=== Job A ===
In the Bell family passage, which city does Mary Jennie Bell make her home?
=== Job B ===
Update the Bell family passage from "Jane and John Bell's" to "and John Bell.", putting "wed" in place of "married".
=== Job C ===
Write what comes next in the Bell family passage, starting after its final sentence.

------ Selected passage

Jane and John Bell's daughter, Mary Jennie Bell, makes
Louisville her home, and with her, a niece, Jeannette Garvin Payne, daughter
of Elizabeth Bell and Henry Payne, of Georgetown, the sons of this marriage
being Thomas Henry Payne, of Winnipeg, who married Amelia Brown, a descendant
of a sister of William Garvin and John Payne, whose home is New York.
John Stuart Bell and Sarah Francis Bell, both dead, were
children of Jane and John Bell.

------------
------ Material shown

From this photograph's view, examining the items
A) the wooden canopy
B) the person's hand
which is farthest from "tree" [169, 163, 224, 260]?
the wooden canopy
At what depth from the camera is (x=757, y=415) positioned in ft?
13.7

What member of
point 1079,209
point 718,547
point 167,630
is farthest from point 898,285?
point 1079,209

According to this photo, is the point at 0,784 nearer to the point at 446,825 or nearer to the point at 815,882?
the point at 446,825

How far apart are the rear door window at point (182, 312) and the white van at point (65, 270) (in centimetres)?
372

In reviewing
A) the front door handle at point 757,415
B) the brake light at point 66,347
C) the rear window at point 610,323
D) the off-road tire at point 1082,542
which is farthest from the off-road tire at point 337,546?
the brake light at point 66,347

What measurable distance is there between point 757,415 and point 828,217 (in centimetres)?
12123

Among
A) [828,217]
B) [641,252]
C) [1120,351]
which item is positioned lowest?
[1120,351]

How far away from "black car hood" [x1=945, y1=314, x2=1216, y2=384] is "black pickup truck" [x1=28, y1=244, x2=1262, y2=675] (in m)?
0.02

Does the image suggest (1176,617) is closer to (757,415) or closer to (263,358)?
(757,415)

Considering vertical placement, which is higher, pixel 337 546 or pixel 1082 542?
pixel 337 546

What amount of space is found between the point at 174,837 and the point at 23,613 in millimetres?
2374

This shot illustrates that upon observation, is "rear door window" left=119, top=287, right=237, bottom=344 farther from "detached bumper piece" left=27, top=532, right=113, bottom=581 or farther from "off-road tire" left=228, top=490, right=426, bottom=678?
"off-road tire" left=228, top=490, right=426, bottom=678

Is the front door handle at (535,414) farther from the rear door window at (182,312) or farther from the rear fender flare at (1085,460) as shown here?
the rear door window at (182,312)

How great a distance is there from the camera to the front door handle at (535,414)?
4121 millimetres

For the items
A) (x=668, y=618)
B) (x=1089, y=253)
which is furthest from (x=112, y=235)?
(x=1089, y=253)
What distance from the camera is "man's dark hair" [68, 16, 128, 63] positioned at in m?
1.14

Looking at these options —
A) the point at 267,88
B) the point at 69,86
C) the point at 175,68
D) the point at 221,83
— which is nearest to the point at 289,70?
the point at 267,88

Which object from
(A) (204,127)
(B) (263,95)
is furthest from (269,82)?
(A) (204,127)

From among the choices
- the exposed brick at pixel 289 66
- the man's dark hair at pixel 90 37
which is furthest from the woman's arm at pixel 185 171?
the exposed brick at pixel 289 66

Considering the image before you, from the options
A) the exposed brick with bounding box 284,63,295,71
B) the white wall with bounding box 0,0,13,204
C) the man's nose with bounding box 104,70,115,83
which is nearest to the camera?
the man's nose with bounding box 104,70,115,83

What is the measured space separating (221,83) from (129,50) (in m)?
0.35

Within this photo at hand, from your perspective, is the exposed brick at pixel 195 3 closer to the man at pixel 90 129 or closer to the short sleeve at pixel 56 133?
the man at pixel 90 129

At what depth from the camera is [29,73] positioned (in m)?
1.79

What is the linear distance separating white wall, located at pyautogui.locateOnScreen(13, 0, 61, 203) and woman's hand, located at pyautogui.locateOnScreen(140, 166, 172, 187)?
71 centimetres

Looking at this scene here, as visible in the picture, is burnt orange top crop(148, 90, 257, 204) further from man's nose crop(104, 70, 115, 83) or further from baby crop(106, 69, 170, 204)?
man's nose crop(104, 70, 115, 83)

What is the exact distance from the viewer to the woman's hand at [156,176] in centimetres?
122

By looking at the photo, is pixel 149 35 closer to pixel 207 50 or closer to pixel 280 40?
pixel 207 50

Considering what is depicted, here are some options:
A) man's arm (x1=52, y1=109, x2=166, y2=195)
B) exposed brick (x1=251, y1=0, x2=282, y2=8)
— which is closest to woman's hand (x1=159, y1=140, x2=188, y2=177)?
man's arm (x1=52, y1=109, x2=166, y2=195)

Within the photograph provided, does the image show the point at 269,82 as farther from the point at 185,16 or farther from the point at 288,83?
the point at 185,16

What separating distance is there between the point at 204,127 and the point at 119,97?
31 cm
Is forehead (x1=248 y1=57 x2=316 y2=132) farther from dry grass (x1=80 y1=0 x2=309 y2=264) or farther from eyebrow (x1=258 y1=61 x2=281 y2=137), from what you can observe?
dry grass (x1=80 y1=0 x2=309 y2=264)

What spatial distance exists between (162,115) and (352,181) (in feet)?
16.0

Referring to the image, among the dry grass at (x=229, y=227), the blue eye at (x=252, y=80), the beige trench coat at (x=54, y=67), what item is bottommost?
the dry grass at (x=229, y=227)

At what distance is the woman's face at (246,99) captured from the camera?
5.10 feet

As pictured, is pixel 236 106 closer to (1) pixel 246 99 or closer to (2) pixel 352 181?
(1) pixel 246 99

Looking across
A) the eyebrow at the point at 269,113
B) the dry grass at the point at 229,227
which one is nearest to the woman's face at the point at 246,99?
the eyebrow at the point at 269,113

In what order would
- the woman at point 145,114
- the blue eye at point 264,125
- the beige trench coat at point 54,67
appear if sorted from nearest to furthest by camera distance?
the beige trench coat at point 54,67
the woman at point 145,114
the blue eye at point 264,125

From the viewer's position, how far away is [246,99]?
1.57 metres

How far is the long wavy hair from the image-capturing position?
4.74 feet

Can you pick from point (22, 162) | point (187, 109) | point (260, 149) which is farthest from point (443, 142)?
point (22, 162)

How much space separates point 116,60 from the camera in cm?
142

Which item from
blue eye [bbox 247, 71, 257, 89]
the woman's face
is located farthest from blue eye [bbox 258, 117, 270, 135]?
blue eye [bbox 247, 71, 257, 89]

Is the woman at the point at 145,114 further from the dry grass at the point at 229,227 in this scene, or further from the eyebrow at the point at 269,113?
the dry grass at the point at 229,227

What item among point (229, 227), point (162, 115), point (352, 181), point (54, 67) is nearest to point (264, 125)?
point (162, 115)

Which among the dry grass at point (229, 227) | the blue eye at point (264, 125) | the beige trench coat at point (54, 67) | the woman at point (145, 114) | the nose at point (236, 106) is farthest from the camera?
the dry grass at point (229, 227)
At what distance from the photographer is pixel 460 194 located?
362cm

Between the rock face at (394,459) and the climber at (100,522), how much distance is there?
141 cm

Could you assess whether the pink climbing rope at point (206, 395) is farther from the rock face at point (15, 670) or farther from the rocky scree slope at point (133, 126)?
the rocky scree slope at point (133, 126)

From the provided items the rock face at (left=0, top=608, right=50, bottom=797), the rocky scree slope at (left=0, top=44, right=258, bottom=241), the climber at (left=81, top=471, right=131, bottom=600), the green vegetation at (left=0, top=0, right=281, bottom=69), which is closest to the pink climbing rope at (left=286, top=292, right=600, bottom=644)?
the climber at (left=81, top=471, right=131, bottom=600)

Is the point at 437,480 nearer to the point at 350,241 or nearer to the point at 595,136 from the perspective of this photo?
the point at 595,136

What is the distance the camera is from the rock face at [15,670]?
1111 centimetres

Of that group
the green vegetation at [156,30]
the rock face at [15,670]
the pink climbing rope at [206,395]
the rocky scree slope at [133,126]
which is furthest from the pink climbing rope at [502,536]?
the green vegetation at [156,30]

------------

=== Answer A ===
Louisville

=== Answer B ===
Jane and John Bell's daughter, Mary Jennie Bell, makes
Louisville her home, and with her, a niece, Jeannette Garvin Payne, daughter
of Elizabeth Bell and Henry Payne, of Georgetown, the sons of this marriage
being Thomas Henry Payne, of Winnipeg, who wed Amelia Brown, a descendant
of a sister of William Garvin and John Payne, whose home is New York.
John Stuart Bell and Sarah Francis Bell, both dead, were
children of Jane and John Bell.

=== Answer C ===
Ann Eliza Garvin and Robert Bell had three children, Annie
Garvin Bell, the wife of Crittenden Taylor Collings, and mother of Edith
Collings Fisk, in France on Red Cross duty, of Allison Collings, and of
Christine Collings, wife of William Hall, and with her husband and children,
Edith and Noel, makes her home at Short Hills; Catherine Gwyn Bell, widow
of Foster Thomas who with her son, Garvin Thomas, lives in France, and
Henry Bell, deceased.
Emmet Garvin married Lucy Tomlinson, and their daughter,
Sarah Garvin, is the widow of General John F. Weston, and is in New York
with her daughters, Marie and Kathleen Weston.